● **WHAT IS REQUIRED**
Find the line with "image type = segmented cell region on" in the records below. Copy it and every line after it, up to and including the line with "- Magnification: 1000x".

--------------------------------------------------

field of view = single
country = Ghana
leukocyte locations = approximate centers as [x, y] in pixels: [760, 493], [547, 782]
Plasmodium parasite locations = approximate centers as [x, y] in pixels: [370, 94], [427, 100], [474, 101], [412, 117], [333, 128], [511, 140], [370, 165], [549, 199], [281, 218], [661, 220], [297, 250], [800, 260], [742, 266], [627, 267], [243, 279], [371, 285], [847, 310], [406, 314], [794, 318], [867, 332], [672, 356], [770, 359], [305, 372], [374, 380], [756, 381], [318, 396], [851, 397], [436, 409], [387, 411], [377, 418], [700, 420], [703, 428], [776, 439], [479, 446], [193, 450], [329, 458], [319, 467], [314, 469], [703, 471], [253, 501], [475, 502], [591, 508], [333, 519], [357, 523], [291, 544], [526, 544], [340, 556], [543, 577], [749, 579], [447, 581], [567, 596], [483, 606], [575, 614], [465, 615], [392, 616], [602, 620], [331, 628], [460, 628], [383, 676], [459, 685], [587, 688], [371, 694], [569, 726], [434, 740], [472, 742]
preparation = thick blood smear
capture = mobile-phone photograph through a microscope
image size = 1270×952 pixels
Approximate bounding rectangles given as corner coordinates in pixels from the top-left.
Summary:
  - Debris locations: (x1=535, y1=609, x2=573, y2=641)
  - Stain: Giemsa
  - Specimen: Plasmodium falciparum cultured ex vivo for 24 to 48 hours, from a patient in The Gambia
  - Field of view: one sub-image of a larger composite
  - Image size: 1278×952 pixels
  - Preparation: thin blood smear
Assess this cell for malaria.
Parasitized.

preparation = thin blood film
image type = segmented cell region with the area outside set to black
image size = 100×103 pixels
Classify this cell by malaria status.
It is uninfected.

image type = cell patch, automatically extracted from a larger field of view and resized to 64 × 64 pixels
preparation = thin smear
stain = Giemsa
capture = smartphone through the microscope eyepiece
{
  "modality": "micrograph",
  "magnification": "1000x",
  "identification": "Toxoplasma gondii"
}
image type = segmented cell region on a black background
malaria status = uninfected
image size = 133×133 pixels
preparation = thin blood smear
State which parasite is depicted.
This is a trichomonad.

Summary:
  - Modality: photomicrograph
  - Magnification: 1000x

--------------------------------------------------

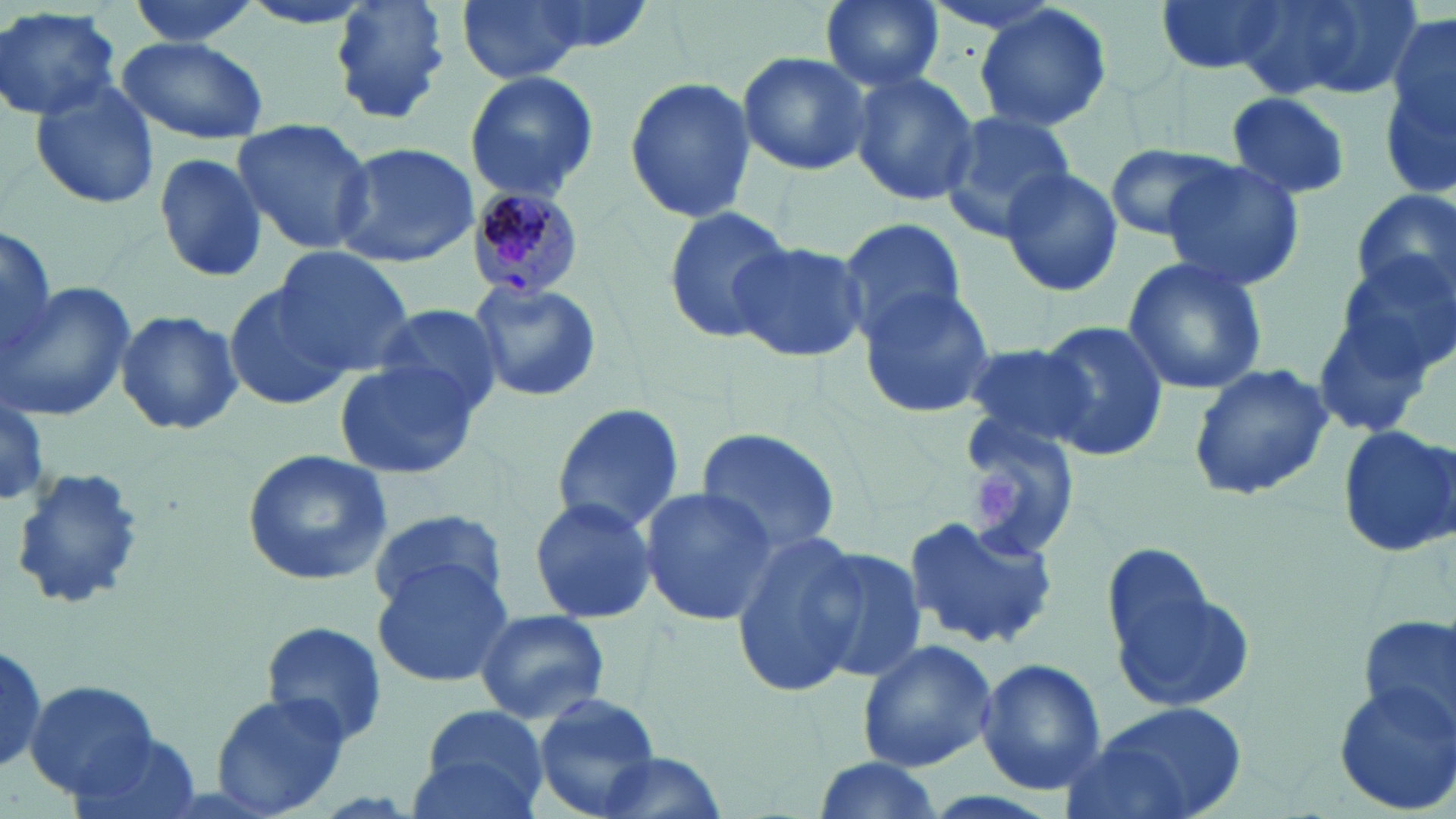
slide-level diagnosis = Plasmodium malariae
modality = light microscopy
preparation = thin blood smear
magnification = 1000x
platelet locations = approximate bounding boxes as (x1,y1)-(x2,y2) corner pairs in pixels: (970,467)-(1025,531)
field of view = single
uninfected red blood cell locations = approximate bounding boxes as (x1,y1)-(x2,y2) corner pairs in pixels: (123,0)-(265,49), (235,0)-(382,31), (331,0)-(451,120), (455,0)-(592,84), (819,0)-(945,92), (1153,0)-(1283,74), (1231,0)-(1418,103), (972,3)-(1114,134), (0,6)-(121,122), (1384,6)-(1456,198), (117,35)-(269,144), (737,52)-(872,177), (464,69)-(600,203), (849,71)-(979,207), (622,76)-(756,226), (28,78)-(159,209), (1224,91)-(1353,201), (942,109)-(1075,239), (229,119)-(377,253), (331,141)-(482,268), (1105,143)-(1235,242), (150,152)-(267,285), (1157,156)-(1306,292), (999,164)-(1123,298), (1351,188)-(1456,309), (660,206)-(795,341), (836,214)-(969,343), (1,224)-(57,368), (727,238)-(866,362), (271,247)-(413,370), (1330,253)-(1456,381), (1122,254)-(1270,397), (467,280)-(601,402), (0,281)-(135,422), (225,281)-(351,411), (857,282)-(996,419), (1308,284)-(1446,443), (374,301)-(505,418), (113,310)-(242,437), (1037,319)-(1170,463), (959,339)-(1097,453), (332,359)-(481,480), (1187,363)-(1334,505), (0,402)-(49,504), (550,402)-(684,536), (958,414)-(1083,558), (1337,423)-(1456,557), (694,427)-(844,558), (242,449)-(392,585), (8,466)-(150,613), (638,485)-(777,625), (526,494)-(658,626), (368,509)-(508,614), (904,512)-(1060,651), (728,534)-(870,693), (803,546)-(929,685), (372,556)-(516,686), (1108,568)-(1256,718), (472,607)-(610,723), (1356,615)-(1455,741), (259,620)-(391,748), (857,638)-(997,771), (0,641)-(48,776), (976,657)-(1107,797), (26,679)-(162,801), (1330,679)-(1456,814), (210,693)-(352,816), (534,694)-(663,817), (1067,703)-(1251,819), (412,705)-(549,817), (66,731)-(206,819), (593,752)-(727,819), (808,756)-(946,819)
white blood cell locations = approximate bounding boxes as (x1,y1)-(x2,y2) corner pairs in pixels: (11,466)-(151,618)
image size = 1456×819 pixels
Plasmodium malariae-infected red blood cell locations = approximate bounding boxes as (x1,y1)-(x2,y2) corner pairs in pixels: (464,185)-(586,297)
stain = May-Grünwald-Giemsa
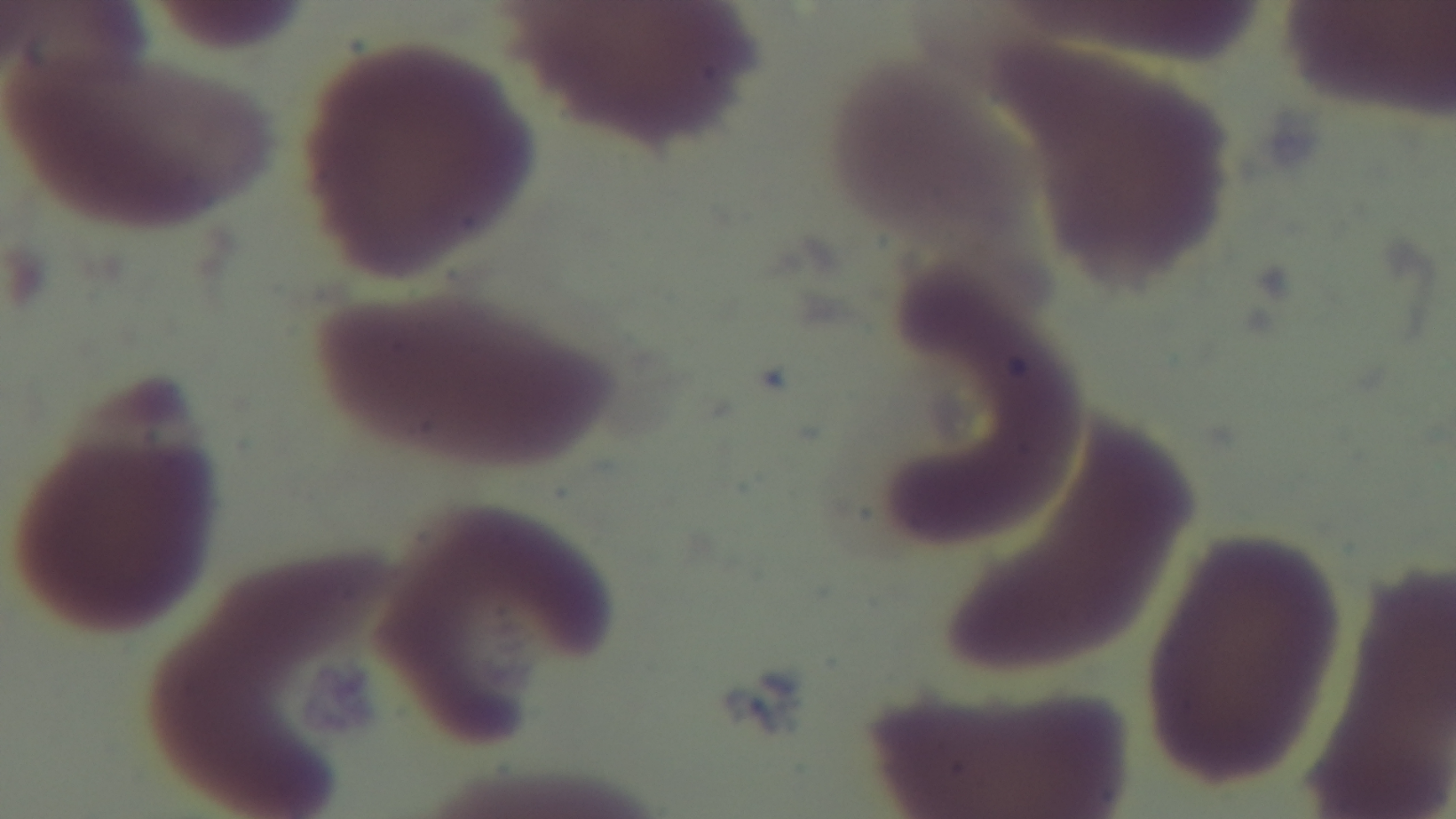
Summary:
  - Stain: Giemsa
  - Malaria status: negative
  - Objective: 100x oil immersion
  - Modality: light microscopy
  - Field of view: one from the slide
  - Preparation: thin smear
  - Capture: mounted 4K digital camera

--------------------------------------------------

● **ANSWER SECTION**
image type = segmented cell region on a black background
malaria status = uninfected
image size = 133×133 pixels
preparation = thin blood smear
State which parasite is depicted.
This is a trichomonad.

Summary:
  - Modality: photomicrograph
  - Magnification: 1000x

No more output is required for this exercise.